## Given records

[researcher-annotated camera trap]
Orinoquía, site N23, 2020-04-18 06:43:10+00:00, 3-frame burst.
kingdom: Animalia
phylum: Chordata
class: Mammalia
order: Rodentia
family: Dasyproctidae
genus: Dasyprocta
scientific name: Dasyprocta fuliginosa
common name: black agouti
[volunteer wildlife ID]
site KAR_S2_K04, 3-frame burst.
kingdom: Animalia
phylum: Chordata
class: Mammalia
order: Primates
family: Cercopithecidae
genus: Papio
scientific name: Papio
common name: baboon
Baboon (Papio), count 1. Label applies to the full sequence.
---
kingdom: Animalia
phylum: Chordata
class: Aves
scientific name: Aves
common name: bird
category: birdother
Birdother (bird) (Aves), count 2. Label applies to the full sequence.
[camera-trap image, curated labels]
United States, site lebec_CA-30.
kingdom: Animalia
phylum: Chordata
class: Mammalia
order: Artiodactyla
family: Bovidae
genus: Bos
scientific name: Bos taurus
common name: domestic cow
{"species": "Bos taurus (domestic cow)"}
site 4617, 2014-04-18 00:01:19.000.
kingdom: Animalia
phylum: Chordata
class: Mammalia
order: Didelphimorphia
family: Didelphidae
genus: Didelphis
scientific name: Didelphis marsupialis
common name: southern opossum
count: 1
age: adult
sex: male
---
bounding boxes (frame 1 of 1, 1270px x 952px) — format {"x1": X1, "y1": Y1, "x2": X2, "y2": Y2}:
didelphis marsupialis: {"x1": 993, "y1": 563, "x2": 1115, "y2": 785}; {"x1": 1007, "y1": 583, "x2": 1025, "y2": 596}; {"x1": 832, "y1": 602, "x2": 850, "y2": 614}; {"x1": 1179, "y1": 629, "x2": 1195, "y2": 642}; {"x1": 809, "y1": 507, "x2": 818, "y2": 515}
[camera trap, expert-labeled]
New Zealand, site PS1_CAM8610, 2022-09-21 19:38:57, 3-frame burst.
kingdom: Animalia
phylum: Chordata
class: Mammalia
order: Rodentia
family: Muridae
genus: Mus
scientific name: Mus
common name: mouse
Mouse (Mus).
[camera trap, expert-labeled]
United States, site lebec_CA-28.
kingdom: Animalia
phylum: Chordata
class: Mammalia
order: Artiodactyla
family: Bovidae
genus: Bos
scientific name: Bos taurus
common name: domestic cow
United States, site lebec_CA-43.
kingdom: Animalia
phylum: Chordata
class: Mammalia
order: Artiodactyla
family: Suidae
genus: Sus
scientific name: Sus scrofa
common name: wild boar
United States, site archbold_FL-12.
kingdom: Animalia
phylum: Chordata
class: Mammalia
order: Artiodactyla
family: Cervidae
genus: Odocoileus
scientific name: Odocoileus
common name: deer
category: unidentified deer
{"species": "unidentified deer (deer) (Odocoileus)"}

## Exercise directions
Every record should be printed again exactly as it reads.

## Written answer
[researcher-annotated camera trap]
Orinoquía, site N23, 2020-04-18 06:43:10+00:00, 3-frame burst.
kingdom: Animalia
phylum: Chordata
class: Mammalia
order: Rodentia
family: Dasyproctidae
genus: Dasyprocta
scientific name: Dasyprocta fuliginosa
common name: black agouti
[volunteer wildlife ID]
site KAR_S2_K04, 3-frame burst.
kingdom: Animalia
phylum: Chordata
class: Mammalia
order: Primates
family: Cercopithecidae
genus: Papio
scientific name: Papio
common name: baboon
Baboon (Papio), count 1. Label applies to the full sequence.
---
kingdom: Animalia
phylum: Chordata
class: Aves
scientific name: Aves
common name: bird
category: birdother
Birdother (bird) (Aves), count 2. Label applies to the full sequence.
[camera-trap image, curated labels]
United States, site lebec_CA-30.
kingdom: Animalia
phylum: Chordata
class: Mammalia
order: Artiodactyla
family: Bovidae
genus: Bos
scientific name: Bos taurus
common name: domestic cow
{"species": "Bos taurus (domestic cow)"}
site 4617, 2014-04-18 00:01:19.000.
kingdom: Animalia
phylum: Chordata
class: Mammalia
order: Didelphimorphia
family: Didelphidae
genus: Didelphis
scientific name: Didelphis marsupialis
common name: southern opossum
count: 1
age: adult
sex: male
---
bounding boxes (frame 1 of 1, 1270px x 952px) — format {"x1": X1, "y1": Y1, "x2": X2, "y2": Y2}:
didelphis marsupialis: {"x1": 993, "y1": 563, "x2": 1115, "y2": 785}; {"x1": 1007, "y1": 583, "x2": 1025, "y2": 596}; {"x1": 832, "y1": 602, "x2": 850, "y2": 614}; {"x1": 1179, "y1": 629, "x2": 1195, "y2": 642}; {"x1": 809, "y1": 507, "x2": 818, "y2": 515}
[camera trap, expert-labeled]
New Zealand, site PS1_CAM8610, 2022-09-21 19:38:57, 3-frame burst.
kingdom: Animalia
phylum: Chordata
class: Mammalia
order: Rodentia
family: Muridae
genus: Mus
scientific name: Mus
common name: mouse
Mouse (Mus).
[camera trap, expert-labeled]
United States, site lebec_CA-28.
kingdom: Animalia
phylum: Chordata
class: Mammalia
order: Artiodactyla
family: Bovidae
genus: Bos
scientific name: Bos taurus
common name: domestic cow
United States, site lebec_CA-43.
kingdom: Animalia
phylum: Chordata
class: Mammalia
order: Artiodactyla
family: Suidae
genus: Sus
scientific name: Sus scrofa
common name: wild boar
United States, site archbold_FL-12.
kingdom: Animalia
phylum: Chordata
class: Mammalia
order: Artiodactyla
family: Cervidae
genus: Odocoileus
scientific name: Odocoileus
common name: deer
category: unidentified deer
{"species": "unidentified deer (deer) (Odocoileus)"}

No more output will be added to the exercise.